By Dori Hillestad Butler

Albert Whitman & Company

Copyright © 2003 Dori Hillestad Butler
All rights reserved.
ISBN: 978-0-8075-8060-8

Contents

1 Swimming Test,
2 Dork Face,
3 Please Don't Rearrange My Face,
4 Trading Places,
5 An Academy Award-Winning Performance,
6 Celebrating,
7 Jason, the Criminal,
8 Tank, the Idea Man,
9 Partners,
10 We've Got Problems,
11 The Waiting Game,
12 The End,
13 Mortimer Caldwell,
14 Here Goes Nothing,
15 Deep Doo-Doo,
16 Trading Places Again,
17 All Figured Out?,
18 Another Test,
19 Coming Clean,
20 Another Beginning,


CHAPTER 1

Swimming Test


Jason Pfeiffer rested his chin against the car door and stared out the open window as the world went by. He tried not to think about where he was going.

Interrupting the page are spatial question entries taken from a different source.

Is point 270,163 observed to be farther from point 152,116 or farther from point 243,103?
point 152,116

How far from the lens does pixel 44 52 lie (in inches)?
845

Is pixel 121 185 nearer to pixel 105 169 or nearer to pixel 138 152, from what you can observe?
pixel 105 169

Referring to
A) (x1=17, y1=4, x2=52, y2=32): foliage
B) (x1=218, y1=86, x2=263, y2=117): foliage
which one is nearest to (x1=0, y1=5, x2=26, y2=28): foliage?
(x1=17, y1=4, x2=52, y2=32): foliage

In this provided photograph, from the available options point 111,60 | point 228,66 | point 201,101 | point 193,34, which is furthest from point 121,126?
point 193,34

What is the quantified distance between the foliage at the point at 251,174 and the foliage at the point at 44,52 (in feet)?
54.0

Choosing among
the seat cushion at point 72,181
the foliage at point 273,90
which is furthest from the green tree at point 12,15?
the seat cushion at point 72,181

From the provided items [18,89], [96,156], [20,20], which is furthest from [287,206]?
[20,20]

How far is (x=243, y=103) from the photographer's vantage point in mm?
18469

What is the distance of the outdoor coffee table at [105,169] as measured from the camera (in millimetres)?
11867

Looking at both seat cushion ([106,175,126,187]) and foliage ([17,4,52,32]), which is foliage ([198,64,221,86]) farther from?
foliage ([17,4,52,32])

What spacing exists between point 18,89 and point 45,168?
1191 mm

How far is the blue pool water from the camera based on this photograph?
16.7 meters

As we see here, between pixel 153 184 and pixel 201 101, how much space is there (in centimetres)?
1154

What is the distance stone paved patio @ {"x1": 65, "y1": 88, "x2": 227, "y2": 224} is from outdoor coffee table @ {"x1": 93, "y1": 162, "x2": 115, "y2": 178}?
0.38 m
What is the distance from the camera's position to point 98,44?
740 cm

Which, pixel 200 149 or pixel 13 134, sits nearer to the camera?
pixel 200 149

Good thoughts, he reminded himself. Think good thoughts. Like The Dagmartian. That was a good thought. The Dagmartian was the movie he was writing about a two-headed beast that bubbled up from the bottom of a swimming pool and attacked people. It was such a cool idea. One day The Dagmartian would earn him an Academy Award for Best Script or Best Director. Maybe even both.

Jason could see it now. His name in lights. People begging for his autograph. Reporters wanting to know how he got the idea for such a scary creature ...

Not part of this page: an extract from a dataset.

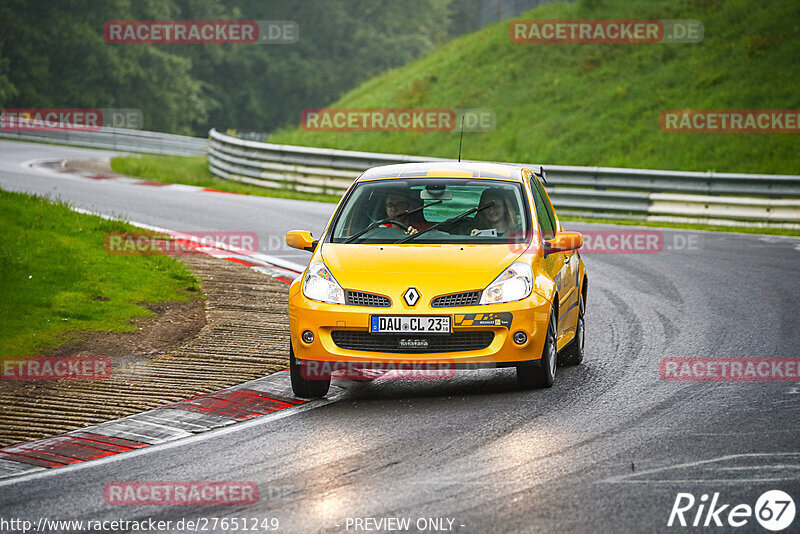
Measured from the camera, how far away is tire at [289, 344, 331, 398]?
830 cm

"Hey," Jason's sister, Dagmar, poked his arm. "Roll up your window. The wind's messing up my hair." She flipped her mane of dark brown hair over her shoulder.

Jason gasped at the creature who shared the back seat with him. It was the Dagmartian. In the flesh!

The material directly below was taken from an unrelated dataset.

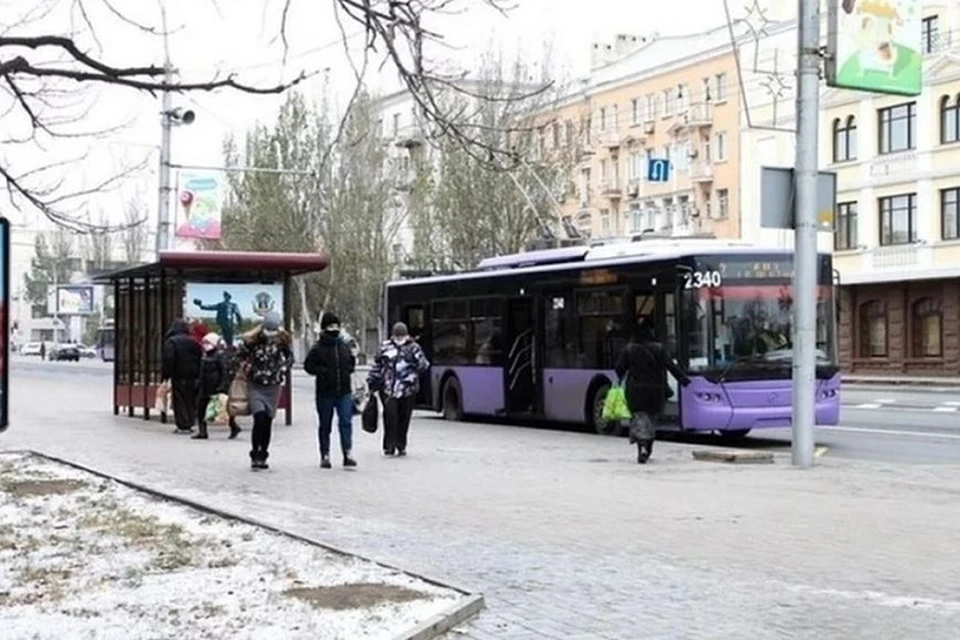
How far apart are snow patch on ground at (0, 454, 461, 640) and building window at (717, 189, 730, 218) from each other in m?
52.2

If he rolled up his window, he'd be trapped. The Dagmartian would wrap her tentacles around him and suck the life right out of him.

There was only one thing to do. Jason pulled up his legs, leaned as far into his corner of the car as he could, and screamed bloody murder.

Mom slammed on the brakes and the car screeched to a halt. "What? What's the matter?"

"Nothing," Jason said. "I thought I saw a creature from another planet, but it's okay. It's just Dagmar."

Dagmar rolled her eyes. "All I want is for him to put up his window. Is that so much to ask?"

The car started moving again and Mom glared at Jason in the rearview mirror. "You're eleven years old, Jason. You should know better than to scream when I'm driving."

"Sorry," Jason said, pushing up his glasses.

"Roll up the window," Mom ordered. "And no fighting back there!"

Dagmar put on this look like "Who me? Fight with him?" Yeah, right. From the day Jason was born, Dagmar had done nothing but torture him. She hated him. She told him so all the time.

She pinched him, scratched him, pinned him against a wall until he promised to do whatever disgusting chore she was trying to get out of.

She was three years older than he was. And a whole head taller. Jason was no match for her. His only defense was to put her in his horror movies. He could hardly wait to see his sister's face at the opening of The Dagmartian. Revenge for all those years of abuse.

"Here we are," Mom said cheerfully as she pulled into the driveway in front of the Rec Center. "Are you ready, Jason?"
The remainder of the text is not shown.